> _Problem_
Retype the tail of the data exactly, starting at the line containing "What distance is there" and stopping at the last line.

Records from a spatial question set
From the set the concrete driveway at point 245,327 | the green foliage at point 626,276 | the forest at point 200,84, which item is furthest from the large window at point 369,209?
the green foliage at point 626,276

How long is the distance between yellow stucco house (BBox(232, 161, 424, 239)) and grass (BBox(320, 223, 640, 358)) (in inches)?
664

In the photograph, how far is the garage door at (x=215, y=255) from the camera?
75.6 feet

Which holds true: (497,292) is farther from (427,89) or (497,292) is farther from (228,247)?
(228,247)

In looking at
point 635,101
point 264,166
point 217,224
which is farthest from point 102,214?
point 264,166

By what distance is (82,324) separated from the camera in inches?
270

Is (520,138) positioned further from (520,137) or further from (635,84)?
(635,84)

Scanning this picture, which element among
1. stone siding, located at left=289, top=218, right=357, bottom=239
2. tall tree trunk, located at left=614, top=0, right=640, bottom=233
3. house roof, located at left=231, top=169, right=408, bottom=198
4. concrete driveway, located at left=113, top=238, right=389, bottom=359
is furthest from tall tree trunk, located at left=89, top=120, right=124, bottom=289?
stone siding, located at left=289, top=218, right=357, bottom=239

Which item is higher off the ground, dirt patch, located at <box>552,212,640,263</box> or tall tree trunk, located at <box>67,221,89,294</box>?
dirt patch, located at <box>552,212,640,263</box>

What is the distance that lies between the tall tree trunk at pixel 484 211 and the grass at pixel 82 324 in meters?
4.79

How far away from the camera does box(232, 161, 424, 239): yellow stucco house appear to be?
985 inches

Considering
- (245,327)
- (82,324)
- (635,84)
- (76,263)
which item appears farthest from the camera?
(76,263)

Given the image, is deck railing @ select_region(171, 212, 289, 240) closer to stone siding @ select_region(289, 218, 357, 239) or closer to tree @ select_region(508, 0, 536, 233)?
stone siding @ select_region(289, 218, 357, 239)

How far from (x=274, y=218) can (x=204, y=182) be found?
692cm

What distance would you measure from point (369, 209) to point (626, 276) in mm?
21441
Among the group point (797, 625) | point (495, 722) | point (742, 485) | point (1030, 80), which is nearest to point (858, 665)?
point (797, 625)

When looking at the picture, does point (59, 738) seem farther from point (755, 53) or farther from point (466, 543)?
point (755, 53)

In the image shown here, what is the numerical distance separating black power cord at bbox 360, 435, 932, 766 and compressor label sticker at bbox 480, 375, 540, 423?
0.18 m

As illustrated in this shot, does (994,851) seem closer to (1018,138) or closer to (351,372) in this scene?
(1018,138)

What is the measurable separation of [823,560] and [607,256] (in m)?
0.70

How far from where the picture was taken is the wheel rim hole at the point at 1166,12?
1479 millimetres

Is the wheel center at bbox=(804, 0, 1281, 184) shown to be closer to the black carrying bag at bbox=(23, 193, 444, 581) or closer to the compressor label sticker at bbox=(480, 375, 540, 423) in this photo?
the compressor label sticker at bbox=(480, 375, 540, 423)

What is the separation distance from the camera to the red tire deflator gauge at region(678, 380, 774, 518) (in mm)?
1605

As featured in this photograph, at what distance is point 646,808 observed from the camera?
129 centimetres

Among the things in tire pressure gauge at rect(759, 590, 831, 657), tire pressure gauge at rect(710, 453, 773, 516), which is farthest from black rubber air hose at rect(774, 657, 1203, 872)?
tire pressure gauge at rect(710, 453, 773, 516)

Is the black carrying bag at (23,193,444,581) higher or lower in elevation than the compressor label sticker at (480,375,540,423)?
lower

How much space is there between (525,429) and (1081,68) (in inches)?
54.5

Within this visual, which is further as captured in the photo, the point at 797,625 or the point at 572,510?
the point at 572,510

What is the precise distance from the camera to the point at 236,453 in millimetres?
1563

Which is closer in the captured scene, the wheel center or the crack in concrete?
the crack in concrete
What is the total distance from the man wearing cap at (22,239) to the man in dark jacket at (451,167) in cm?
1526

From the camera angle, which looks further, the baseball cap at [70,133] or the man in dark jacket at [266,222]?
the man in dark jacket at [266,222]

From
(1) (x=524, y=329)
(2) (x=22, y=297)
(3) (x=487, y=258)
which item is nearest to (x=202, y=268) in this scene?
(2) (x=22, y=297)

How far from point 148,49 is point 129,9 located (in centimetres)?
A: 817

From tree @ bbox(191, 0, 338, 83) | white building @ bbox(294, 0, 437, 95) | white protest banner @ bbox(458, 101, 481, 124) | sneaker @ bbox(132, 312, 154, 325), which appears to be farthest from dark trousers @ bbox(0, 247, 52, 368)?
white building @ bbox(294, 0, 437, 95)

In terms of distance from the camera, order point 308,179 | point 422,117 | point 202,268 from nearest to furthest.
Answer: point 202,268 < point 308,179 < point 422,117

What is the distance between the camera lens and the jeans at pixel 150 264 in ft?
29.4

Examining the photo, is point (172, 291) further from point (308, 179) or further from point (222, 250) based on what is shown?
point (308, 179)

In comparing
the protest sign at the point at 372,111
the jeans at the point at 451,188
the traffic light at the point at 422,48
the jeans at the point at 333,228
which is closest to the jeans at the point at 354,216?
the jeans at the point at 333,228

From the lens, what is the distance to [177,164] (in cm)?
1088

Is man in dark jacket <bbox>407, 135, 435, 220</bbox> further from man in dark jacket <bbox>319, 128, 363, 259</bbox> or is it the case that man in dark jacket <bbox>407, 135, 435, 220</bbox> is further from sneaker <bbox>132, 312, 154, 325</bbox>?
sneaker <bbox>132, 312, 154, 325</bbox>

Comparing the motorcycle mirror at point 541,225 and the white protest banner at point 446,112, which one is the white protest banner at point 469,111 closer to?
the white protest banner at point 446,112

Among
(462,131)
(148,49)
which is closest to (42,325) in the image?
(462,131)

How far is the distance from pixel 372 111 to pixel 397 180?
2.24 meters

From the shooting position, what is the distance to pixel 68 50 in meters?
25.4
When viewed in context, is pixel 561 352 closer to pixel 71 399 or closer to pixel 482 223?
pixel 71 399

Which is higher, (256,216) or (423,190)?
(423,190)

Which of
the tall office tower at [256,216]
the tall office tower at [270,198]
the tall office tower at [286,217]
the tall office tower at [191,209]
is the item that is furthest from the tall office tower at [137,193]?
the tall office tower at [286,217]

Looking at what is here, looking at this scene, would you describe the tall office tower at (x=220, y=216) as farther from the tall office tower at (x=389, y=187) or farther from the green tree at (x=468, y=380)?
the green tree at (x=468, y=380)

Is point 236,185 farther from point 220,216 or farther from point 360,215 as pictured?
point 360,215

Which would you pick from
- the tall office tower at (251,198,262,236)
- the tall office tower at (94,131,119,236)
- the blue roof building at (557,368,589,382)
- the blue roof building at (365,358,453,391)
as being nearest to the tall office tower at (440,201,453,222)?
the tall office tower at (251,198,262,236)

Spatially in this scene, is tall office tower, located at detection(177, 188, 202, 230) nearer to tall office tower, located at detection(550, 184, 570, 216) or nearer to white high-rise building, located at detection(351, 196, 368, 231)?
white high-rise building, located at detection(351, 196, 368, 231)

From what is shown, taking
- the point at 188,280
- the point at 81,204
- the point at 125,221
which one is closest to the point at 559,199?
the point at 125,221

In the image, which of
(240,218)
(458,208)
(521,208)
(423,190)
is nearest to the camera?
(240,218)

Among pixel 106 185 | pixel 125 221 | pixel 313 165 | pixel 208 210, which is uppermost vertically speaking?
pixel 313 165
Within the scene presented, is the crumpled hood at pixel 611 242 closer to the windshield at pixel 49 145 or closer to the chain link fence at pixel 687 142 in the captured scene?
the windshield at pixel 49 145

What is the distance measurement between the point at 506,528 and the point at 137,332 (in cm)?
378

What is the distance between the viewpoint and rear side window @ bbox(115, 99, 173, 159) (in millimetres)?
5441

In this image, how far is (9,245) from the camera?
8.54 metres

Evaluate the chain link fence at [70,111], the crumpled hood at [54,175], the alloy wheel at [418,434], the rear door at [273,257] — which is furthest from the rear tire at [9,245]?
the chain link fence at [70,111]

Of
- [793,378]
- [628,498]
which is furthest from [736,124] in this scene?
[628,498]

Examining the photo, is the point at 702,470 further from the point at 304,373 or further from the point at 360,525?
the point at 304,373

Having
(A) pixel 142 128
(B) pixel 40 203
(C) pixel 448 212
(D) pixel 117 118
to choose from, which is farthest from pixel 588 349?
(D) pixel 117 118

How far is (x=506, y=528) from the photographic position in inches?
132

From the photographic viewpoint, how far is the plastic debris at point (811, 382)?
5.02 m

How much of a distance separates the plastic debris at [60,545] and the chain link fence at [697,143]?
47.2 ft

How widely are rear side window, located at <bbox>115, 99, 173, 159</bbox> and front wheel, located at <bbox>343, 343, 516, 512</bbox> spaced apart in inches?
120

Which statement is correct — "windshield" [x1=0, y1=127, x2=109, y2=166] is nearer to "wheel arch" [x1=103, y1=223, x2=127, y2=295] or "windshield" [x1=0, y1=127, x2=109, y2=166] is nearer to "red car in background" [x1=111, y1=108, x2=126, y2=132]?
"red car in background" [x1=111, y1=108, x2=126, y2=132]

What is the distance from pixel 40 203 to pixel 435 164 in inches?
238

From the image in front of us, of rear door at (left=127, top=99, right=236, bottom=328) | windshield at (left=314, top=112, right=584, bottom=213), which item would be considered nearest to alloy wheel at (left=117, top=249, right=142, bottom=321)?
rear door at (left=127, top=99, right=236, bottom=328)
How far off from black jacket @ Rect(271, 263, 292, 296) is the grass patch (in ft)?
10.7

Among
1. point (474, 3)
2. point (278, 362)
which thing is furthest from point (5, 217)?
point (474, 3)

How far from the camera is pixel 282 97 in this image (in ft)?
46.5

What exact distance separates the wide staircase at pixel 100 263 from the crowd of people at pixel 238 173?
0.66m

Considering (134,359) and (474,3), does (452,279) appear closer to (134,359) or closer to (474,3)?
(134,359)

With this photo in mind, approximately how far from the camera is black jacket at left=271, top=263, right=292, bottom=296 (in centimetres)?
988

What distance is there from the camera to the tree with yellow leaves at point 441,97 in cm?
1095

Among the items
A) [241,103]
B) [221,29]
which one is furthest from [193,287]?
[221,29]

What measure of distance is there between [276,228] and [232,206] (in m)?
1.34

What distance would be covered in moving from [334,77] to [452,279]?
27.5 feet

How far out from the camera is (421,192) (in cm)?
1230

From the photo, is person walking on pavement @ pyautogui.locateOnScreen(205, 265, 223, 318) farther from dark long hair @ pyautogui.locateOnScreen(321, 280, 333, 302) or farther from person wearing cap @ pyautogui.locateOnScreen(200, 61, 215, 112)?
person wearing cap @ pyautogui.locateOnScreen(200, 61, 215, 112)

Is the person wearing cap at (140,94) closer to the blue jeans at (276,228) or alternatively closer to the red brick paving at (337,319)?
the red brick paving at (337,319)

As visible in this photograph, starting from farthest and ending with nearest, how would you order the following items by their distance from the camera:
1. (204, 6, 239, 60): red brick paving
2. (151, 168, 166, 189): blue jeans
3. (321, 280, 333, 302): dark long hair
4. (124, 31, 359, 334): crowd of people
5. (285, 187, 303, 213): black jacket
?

> _Result of this task_
What distance is there from the camera to the tree with yellow leaves at point 441,97 in cm?
1095

Among the items
A) [241,103]
B) [221,29]
which one is furthest from [193,287]?
[221,29]

What measure of distance is there between [276,228] and [232,206] (in m)?
1.34

What distance would be covered in moving from [334,77] to [452,279]?
27.5 feet

How far out from the camera is (421,192) (in cm)?
1230

From the photo, is person walking on pavement @ pyautogui.locateOnScreen(205, 265, 223, 318) farther from dark long hair @ pyautogui.locateOnScreen(321, 280, 333, 302) or farther from person wearing cap @ pyautogui.locateOnScreen(200, 61, 215, 112)?
person wearing cap @ pyautogui.locateOnScreen(200, 61, 215, 112)

Is the person wearing cap at (140,94) closer to the blue jeans at (276,228) or alternatively closer to the red brick paving at (337,319)?
the red brick paving at (337,319)

As visible in this photograph, starting from farthest and ending with nearest, how would you order the following items by their distance from the camera:
1. (204, 6, 239, 60): red brick paving
2. (151, 168, 166, 189): blue jeans
3. (321, 280, 333, 302): dark long hair
4. (124, 31, 359, 334): crowd of people
5. (285, 187, 303, 213): black jacket
?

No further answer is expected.